BEGIN Data
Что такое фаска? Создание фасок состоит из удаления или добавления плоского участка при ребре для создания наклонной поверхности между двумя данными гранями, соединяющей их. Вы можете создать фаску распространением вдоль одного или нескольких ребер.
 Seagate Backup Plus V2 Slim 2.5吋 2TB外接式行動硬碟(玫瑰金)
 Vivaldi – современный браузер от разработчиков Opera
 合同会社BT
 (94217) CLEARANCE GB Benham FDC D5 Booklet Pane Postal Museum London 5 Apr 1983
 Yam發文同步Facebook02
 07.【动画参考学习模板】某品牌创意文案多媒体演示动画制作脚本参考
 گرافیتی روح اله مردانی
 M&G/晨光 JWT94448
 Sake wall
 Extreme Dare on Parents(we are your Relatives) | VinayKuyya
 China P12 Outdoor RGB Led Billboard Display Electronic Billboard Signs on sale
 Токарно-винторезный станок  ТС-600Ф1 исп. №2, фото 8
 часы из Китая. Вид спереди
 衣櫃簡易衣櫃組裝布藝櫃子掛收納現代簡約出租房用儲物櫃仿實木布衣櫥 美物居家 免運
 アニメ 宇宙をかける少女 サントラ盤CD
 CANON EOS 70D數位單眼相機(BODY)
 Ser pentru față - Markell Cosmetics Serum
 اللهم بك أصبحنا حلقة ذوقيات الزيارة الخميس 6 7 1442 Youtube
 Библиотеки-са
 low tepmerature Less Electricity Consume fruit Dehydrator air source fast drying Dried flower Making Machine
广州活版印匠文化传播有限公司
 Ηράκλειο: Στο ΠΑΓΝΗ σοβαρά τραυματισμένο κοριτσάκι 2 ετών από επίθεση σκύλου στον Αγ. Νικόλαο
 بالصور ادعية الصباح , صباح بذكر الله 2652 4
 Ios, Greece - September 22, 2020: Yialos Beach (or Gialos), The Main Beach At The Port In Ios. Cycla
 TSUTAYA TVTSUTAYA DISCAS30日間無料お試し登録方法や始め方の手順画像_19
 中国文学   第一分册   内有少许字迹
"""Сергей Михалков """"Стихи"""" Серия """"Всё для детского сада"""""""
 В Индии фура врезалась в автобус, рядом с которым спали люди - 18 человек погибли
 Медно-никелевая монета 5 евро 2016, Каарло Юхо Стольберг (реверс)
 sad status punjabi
END Data
# [Task item]
Your task is to write out, exactly, the line that holds "Медно-никелевая монета 5" and every line after it until the records end.

# [Response to the task]
 Медно-никелевая монета 5 евро 2016, Каарло Юхо Стольберг (реверс)
 sad status punjabi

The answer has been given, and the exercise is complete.